Scraped caption text data:
══════════════════════════════
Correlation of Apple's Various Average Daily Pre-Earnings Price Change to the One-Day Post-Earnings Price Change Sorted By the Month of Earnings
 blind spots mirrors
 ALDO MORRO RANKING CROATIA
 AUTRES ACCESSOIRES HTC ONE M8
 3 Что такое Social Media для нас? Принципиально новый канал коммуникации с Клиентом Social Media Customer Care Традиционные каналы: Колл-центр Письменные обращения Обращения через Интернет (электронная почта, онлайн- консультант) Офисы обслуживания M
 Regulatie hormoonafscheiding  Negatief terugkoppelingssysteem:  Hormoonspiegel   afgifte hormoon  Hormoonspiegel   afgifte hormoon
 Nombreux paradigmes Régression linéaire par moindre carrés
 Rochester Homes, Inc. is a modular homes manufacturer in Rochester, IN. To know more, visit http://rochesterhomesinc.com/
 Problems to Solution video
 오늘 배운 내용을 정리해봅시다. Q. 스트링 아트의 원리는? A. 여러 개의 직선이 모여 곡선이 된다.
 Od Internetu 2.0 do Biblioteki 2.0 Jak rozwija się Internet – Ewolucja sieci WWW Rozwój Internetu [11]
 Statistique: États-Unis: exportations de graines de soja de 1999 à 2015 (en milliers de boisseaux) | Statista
══════════════════════════════
Work request:
Copy out the records once more, with nothing altered.

Exercise solution:
Correlation of Apple's Various Average Daily Pre-Earnings Price Change to the One-Day Post-Earnings Price Change Sorted By the Month of Earnings
 blind spots mirrors
 ALDO MORRO RANKING CROATIA
 AUTRES ACCESSOIRES HTC ONE M8
 3 Что такое Social Media для нас? Принципиально новый канал коммуникации с Клиентом Social Media Customer Care Традиционные каналы: Колл-центр Письменные обращения Обращения через Интернет (электронная почта, онлайн- консультант) Офисы обслуживания M
 Regulatie hormoonafscheiding  Negatief terugkoppelingssysteem:  Hormoonspiegel   afgifte hormoon  Hormoonspiegel   afgifte hormoon
 Nombreux paradigmes Régression linéaire par moindre carrés
 Rochester Homes, Inc. is a modular homes manufacturer in Rochester, IN. To know more, visit http://rochesterhomesinc.com/
 Problems to Solution video
 오늘 배운 내용을 정리해봅시다. Q. 스트링 아트의 원리는? A. 여러 개의 직선이 모여 곡선이 된다.
 Od Internetu 2.0 do Biblioteki 2.0 Jak rozwija się Internet – Ewolucja sieci WWW Rozwój Internetu [11]
 Statistique: États-Unis: exportations de graines de soja de 1999 à 2015 (en milliers de boisseaux) | Statista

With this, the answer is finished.